Plain-text document sources:
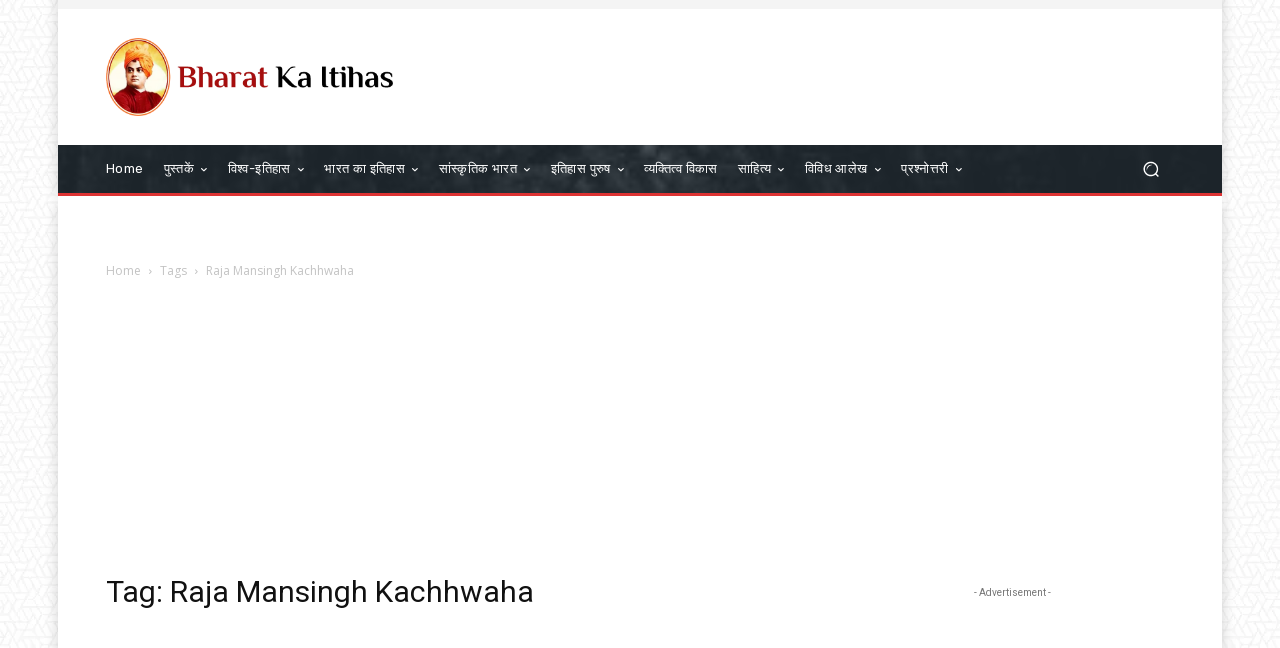

--- FILE ---
content_type: text/html; charset=utf-8
request_url: https://www.google.com/recaptcha/api2/aframe
body_size: 268
content:
<!DOCTYPE HTML><html><head><meta http-equiv="content-type" content="text/html; charset=UTF-8"></head><body><script nonce="AUykB3z4y0bjGvqta-7XKw">/** Anti-fraud and anti-abuse applications only. See google.com/recaptcha */ try{var clients={'sodar':'https://pagead2.googlesyndication.com/pagead/sodar?'};window.addEventListener("message",function(a){try{if(a.source===window.parent){var b=JSON.parse(a.data);var c=clients[b['id']];if(c){var d=document.createElement('img');d.src=c+b['params']+'&rc='+(localStorage.getItem("rc::a")?sessionStorage.getItem("rc::b"):"");window.document.body.appendChild(d);sessionStorage.setItem("rc::e",parseInt(sessionStorage.getItem("rc::e")||0)+1);localStorage.setItem("rc::h",'1765247212445');}}}catch(b){}});window.parent.postMessage("_grecaptcha_ready", "*");}catch(b){}</script></body></html>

— Problem details —
Repeat the data exactly, without the pictures.

— Answer to the problem —
--- FILE ---
content_type: text/html; charset=utf-8
request_url: https://www.google.com/recaptcha/api2/aframe
body_size: 268
content:
<!DOCTYPE HTML><html><head><meta http-equiv="content-type" content="text/html; charset=UTF-8"></head><body><script nonce="AUykB3z4y0bjGvqta-7XKw">/** Anti-fraud and anti-abuse applications only. See google.com/recaptcha */ try{var clients={'sodar':'https://pagead2.googlesyndication.com/pagead/sodar?'};window.addEventListener("message",function(a){try{if(a.source===window.parent){var b=JSON.parse(a.data);var c=clients[b['id']];if(c){var d=document.createElement('img');d.src=c+b['params']+'&rc='+(localStorage.getItem("rc::a")?sessionStorage.getItem("rc::b"):"");window.document.body.appendChild(d);sessionStorage.setItem("rc::e",parseInt(sessionStorage.getItem("rc::e")||0)+1);localStorage.setItem("rc::h",'1765247212445');}}}catch(b){}});window.parent.postMessage("_grecaptcha_ready", "*");}catch(b){}</script></body></html>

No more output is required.